**KUTIPAN HALAMAN**
☆ ☆ ☆ ☆ ☆

Berikut ini isi petisi yang dibacakan oleh salah satu presidium KAMI, Rochmad Wahab:
ATAS PENANGKAPAN PEJUANG KAMI
Dengan Nama Tuhan Yang Maha Esa
Sehubungan dengan penangkapan Tokoh KAMI atas nama Dr. Anton Permana, Dr. Syahganda Nainggolan, Moh jumhur Hidayat dan beberapa orang dan Jejaring KAMI di daerah, dengan ini KAMI menyampaikan petisi kepada Kapolr,
sebagai berikut:
1. KAMI menyesalkan dan memprotes penangkapan tersebut sebagai tindakan represif dan tidak mencerminkan fungsi Polri sebagai pengayom dan pelindung masyarakat. Penangkapan mereka, khususnya Dr Syahganda Nainggolan, jika dilihat dari dimensi waktu dasar Laporan Polisi dan keluarnya Sprindik pada hari yang sama jelas aneh atau tidak lazim dan menyalahi prosedur. Lebih lagi jika dikaitkan dengan KUHAP Pasal 17 tentang perlu adanya minimal dua barang bukti dan UU ITE Pasal 45 terkait frasa "dapat menimbulkan" maka penangkapan para Tokoh KAMI patut diyakini mengandung tujuan politis.
2. Proses penangkapan para pejuang KAMI sangat dipaksakan, tidak sesuai dengan prosedur hukum yang berlaku bahkan terlihat seperti menangani teroris. Penangkapan Moh Jumhur Hidayat yang sehari sebelumnya menjalani operasi batu empedu di rumah sakit sebagai seorang mantan pejabat yang pernah berjasa besar pada negara jelas sangat berlebihan dan di luar batas prikemanusian.
3. Pengumuman pers Mabes Polri oleh Karopenmas Divisi Humas Polri Brigjen Awi Setiyono (tentang penangkapan tersebut KAMI nilai:
a) Mengandung nuansa pembentukan opini (framing) (b) Melakukan generalisasi dengan penistaan kelembagaan yang bersifat tendensius.
b) Bersifat prematur yaitu mengungkapkan kesimpulan dari pro pemeriksaan yang masih berlangsung.
4. Semua hal di atas, termasuk membuka nama dan identitas seseorang ditangkap, menunjukkan bahwa Polri tidak menegakkan prinsip praduga tak bersalah (presumption of innocence), yang seyogyanya harus ditegakkan oleh Lembaga Penegak Hukum/Polri.
5. KAMI menegaskan bahwa ada indikasi kuat handphone beberapa Tokoh KAMI dalam hari-hari terakhir ini diretas/dikendalikan oleh pihak tertentu sehingga besar kemungkinan disadap atau digandakan (dikloning). Hal demikian sering dialami oleh para aktifis yang kritis terhadap kekuasaan negara, termasuk oleh beberapa Tokoh KAMI Sebagai akibatnya, "bukti percakapan" yang ada sering bersifat artifisial dan absurd.

☆ ☆ ☆ ☆ ☆

**TUGAS YANG DIKERJAKAN**
[A] Menurut kutipan halaman, siapa yang membacakan petisi tersebut?
[B] Perbarui bagian kutipan halaman yang diawali dengan kata-kata yang memuat "3. Pengumuman pers" dan diakhiri dengan "yang masih berlangsung.", lalu ganti "prematur" dengan "terburu-buru".

**CUPLIKAN KUMPULAN DATA**
☆ ☆ ☆ ☆ ☆

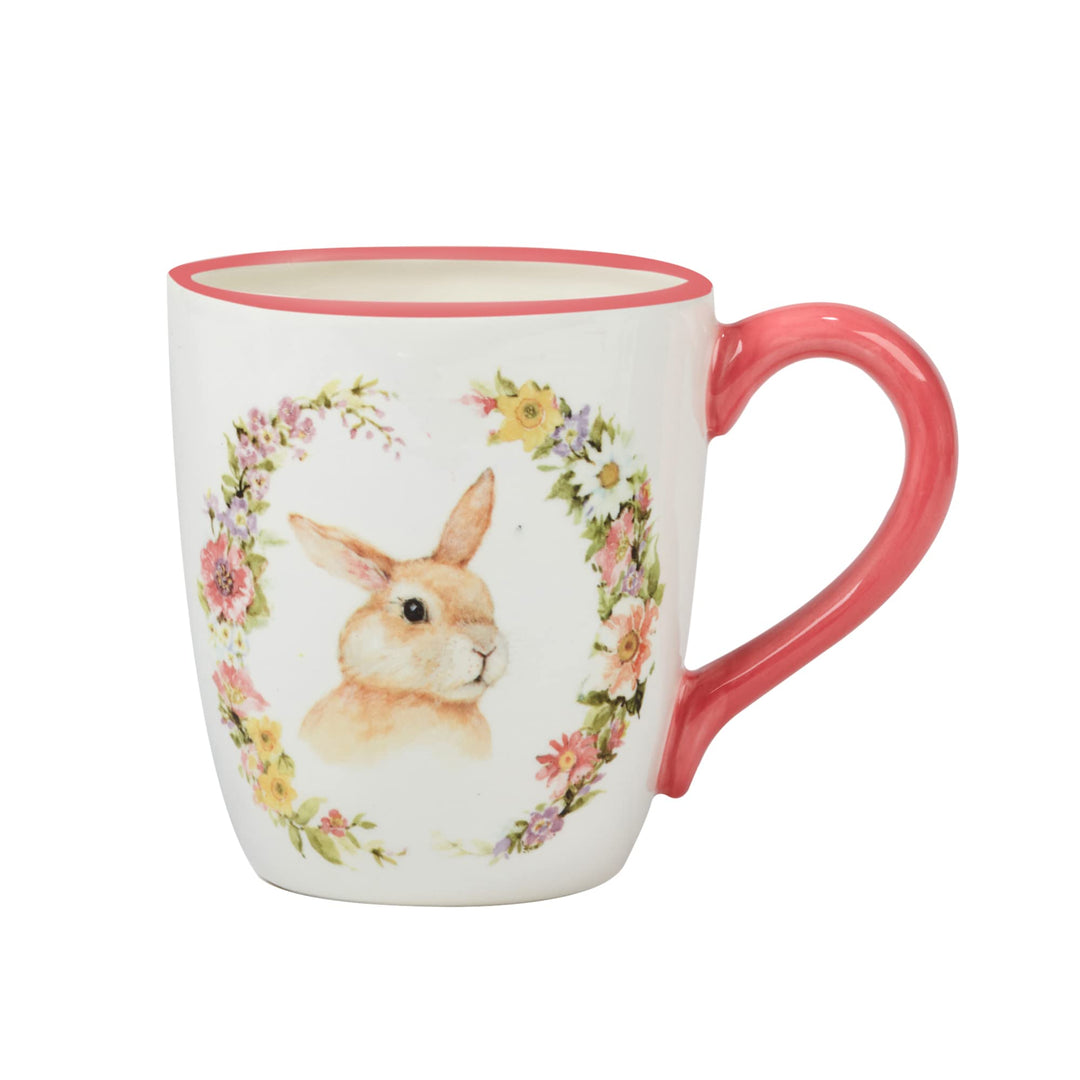 Certified International Easter Garden 20 oz. Mugs Set of 4 Assorted Designs 4 - Diamond Home USA
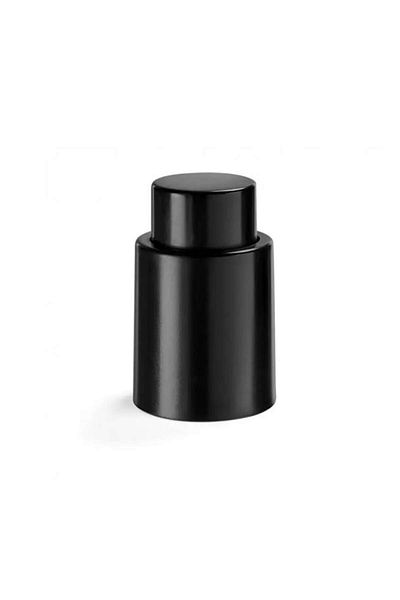 dalimag Dop Vidat Pentru Sticle de Vin, din ABS, 7 cm, Negru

☆ ☆ ☆ ☆ ☆

**HASIL TIAP TUGAS**
[A] Petisi itu dibacakan oleh Rochmad Wahab, salah satu presidium KAMI.

[B]
3. Pengumuman pers Mabes Polri oleh Karopenmas Divisi Humas Polri Brigjen Awi Setiyono (tentang penangkapan tersebut KAMI nilai:
a) Mengandung nuansa pembentukan opini (framing) (b) Melakukan generalisasi dengan penistaan kelembagaan yang bersifat tendensius.
b) Bersifat terburu-buru yaitu mengungkapkan kesimpulan dari pro pemeriksaan yang masih berlangsung.